La démission de Manuels Valls, attendue d’ici demain, va-t-elle entrainer la fin de l’état d’urgence ? Pas si sûr, si on lit bien la loi de 1955 sur le sujet.
La dernière loi de prorogation du 22 juillet 2016 de l’état d’urgence a étendu de six mois ce régime. Fin novembre, l’AFP indiquait qu’une nouvelle loi serait adoptée le 21 décembre par les députés. Viendra ensuite le tour des sénateurs en janvier 2017.
Seulement, depuis, deux nouvelles ont endossé le rôle du gros grain de sable : on le sait, François Hollande ne briguera pas de deuxième mandat et, selon le Journal du Dimanche, Manuel Valls quittera Matignon d’ici mardi 6 décembre afin de se lancer sur la piste de la présidentielle.
De l’effet de la démission de Manuel Valls sur l’état d’urgence
Confirmée, cette décision politique ne sera pas sans conséquences juridiques. « La loi portant prorogation de l'état d'urgence, explique en effet l’article 4 de la loi de 1955, est caduque à l'issue d'un délai de quinze jours francs suivant la date de démission du gouvernement ou de dissolution de l'Assemblée nationale ».
Or, « la démission du Premier ministre entraine automatiquement celle du gouvernement » nous rappelle le constitutionnaliste Pascal Jan. Du coup, très logiquement, de nombreux commentateurs en déduisent que cet état exceptionnel, qui autorise notamment la confiscation et l’exploitation des données informatiques, prendra automatiquement fin.
Un tel scénario irait cependant à contre-sens du vœu de l’exécutif de prolonger l’état d’urgence jusqu’aux élections présidentielles. Une sordide impasse ? Pas si sûr.

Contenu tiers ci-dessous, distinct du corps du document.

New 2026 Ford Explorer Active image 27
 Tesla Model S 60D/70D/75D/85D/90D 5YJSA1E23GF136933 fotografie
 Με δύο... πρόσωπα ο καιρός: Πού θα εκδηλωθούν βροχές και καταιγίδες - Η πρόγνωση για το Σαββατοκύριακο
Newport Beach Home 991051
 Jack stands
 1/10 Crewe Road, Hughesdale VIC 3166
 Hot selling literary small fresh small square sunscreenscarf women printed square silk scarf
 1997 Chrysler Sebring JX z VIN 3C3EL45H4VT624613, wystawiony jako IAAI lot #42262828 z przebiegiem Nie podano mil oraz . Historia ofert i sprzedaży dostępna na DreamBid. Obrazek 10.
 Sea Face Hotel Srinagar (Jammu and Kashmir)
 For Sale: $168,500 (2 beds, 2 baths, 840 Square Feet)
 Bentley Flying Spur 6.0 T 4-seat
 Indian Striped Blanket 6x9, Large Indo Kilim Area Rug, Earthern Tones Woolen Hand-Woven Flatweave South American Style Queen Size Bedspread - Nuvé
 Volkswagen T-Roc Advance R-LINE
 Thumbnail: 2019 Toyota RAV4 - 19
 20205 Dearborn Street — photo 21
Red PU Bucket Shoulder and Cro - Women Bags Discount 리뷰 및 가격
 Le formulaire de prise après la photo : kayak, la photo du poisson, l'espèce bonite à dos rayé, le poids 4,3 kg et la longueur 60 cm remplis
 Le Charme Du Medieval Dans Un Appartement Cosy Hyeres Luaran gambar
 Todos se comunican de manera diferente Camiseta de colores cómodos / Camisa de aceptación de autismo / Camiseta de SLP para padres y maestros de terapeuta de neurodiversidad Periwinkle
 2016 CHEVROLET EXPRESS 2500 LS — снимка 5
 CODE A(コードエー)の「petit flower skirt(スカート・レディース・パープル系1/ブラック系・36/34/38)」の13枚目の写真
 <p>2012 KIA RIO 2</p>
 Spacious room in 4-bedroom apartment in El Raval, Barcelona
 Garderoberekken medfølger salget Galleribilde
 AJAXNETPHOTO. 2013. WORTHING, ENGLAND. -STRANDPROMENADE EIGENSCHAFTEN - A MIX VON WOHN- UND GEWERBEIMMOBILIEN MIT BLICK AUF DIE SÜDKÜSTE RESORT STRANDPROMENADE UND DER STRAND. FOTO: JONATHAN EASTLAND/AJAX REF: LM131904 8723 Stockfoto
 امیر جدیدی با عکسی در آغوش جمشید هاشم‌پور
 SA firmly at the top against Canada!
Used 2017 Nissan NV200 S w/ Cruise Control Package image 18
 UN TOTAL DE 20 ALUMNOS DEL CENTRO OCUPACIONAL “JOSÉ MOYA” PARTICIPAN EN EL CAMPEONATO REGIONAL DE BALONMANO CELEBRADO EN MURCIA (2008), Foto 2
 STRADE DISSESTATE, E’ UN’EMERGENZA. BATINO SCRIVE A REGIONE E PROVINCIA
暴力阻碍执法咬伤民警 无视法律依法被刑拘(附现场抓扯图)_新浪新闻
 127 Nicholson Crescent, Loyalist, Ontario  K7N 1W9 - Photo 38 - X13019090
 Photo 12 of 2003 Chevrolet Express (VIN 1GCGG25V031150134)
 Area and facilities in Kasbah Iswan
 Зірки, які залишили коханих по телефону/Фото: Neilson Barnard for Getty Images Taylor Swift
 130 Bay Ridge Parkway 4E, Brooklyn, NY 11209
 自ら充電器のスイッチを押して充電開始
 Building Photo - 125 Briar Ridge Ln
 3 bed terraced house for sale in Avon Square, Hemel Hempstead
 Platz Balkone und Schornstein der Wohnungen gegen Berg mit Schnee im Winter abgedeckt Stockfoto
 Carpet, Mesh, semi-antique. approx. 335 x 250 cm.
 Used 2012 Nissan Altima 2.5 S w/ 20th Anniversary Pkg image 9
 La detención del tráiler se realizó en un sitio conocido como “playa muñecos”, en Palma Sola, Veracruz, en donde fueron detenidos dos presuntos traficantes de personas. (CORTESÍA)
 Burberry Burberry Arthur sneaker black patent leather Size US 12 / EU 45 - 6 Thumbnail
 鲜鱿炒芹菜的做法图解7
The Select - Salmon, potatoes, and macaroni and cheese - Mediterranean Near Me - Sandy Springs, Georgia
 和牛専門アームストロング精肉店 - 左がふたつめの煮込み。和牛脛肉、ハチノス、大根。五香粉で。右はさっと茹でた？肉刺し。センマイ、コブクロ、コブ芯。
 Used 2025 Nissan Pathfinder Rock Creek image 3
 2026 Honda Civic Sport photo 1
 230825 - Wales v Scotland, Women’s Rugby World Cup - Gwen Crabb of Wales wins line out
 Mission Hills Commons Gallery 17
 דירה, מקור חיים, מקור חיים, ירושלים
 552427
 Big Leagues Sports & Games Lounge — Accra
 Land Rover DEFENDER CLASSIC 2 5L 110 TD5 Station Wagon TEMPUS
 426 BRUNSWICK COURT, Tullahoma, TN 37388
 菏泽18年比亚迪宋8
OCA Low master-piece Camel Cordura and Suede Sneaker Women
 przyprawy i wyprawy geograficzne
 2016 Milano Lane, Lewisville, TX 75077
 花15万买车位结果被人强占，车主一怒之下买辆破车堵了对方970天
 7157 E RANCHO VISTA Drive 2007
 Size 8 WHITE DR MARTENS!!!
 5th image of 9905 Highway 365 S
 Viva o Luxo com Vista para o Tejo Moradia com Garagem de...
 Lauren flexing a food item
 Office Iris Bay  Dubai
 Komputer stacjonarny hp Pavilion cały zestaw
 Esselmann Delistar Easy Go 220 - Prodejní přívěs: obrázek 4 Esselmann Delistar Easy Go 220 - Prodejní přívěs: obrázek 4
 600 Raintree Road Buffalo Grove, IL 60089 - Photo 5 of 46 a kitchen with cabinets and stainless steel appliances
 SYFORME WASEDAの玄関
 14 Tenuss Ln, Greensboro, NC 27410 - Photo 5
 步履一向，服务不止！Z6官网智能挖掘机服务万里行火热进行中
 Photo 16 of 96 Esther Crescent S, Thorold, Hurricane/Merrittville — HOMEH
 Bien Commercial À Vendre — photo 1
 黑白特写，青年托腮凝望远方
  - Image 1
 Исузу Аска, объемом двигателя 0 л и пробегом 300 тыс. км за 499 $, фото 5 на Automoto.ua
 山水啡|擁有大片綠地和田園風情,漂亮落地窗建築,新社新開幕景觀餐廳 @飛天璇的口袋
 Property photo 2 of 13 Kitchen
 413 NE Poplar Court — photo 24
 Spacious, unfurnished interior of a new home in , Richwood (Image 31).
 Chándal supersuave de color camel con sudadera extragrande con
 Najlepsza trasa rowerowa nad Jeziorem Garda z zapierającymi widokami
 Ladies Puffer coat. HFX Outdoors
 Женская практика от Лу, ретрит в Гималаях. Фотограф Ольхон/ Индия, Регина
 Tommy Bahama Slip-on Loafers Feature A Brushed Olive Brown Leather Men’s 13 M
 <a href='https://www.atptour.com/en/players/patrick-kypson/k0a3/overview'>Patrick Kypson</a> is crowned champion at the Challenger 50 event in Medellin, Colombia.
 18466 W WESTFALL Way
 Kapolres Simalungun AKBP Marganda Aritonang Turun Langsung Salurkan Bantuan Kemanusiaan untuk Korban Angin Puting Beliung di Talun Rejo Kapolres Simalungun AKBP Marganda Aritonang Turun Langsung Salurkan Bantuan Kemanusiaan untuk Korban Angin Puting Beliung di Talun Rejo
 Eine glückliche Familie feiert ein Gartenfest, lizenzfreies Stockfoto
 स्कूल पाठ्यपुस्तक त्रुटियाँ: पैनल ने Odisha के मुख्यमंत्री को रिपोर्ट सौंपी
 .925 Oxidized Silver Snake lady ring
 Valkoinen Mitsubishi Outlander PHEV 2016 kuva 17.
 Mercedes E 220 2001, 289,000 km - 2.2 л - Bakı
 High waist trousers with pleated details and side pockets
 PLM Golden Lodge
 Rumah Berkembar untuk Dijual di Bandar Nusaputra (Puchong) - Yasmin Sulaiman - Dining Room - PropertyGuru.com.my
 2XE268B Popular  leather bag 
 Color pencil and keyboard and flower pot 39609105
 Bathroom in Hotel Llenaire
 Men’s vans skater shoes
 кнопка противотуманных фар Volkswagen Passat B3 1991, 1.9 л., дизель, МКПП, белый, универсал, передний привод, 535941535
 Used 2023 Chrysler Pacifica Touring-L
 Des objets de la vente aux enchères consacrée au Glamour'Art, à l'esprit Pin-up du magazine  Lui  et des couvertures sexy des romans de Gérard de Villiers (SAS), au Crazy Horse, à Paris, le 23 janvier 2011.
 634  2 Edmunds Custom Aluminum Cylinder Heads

Une caducité évitée par une nouvelle loi de prolongation
Selon la grille de lecture de cet agrégé de droit, la caducité – qui met un terme à l’acte législatif, sans rétroactivité – et le calendrier vont pouvoir empêcher cette issue fatale. « La loi dit seulement que l'état d'urgence est caduc, mais sous entendu, sous réserve de reconduction. Le vote de la loi de reconduction de l'état d'urgence devant intervenir le 21 de ce mois. Ainsi, 6+15 = 21, donc nous serons dans les clous » calcule l’enseignant.
En d’autres termes, l’intervention d’une nouvelle loi de reconduction d’ici le 21, votée aussi bien par les députés que les sénateurs, permettra d’assurer la continuité qui aurait dû s’interrompre avec la caducité. L’occasion permettra d’ailleurs au législateur de mettre à jour le texte que le Conseil constitutionnel a partiellement censuré la semaine dernière, s’agissant du sort des données informatiques rattachées à une menace, mais déliées de toute infraction.